[Start Quoted passage]

July 12, 2008

THE SMART KNOW WHAT TO SAY, THE WISE KNOW WHETHER TO SAY IT.

Words are powerful. The words we use can heal or hurt. They can
arouse enthusiasm, evoke joy, and unleash passion. But they can
also provoke anger, inflict sorrow, and crush with despair. When
speaking to others, we can use our words as daggers to kill their
spirits or we can use them as music to lift their spirits. The
choice is ours, but . . .

The problem is most of us are so wrapped up in building our
career, raising a family, and paying our bills that little or no
thought is given to the power of words. Sadly, unawareness of
this great power results in grave consequences. Marriages fall
apart, friendships dissolve, and happiness eludes some of us.

Can you see how important it is to be mindful of our words? The
Roman emperor Claudius (10 BCE ~ 54 CE) did. For he said, "Say
not always what you know, but always know what you say." Yes, we
need not say everything we know, believe, or feel because our
words can hurt others. Rather than blurting out the first idea
that comes to mind, we should pause and weigh our words carefully
before speaking.

[End Quoted passage]
[Start Information provided]

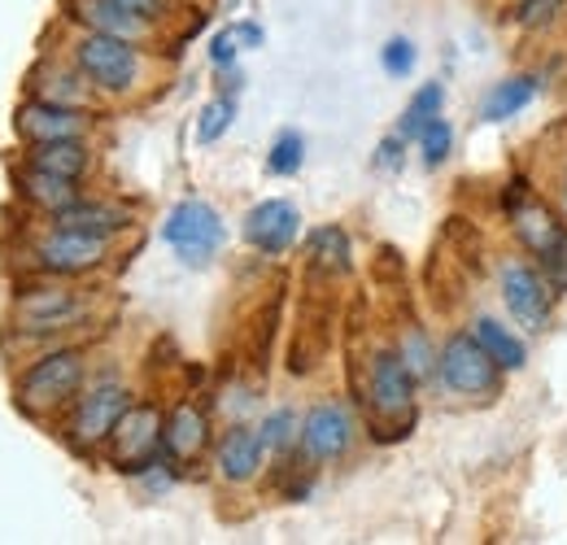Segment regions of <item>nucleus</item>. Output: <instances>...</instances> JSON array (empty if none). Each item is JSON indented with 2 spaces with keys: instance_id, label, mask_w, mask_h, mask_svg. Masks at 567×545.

[End Information provided]

## [Objective]
Answer these questions about the text on the power of words:
1. What three activities does it say keep most of us too busy to think about the power of words?
2. What consequences of being unaware of this power does it list?
3. Which Roman emperor does it quote, and what years does it give for him?

## [Exercise answer]
1. Building our career, raising a family, and paying our bills.
2. Marriages fall apart, friendships dissolve, and happiness eludes some of us.
3. Claudius, 10 BCE ~ 54 CE.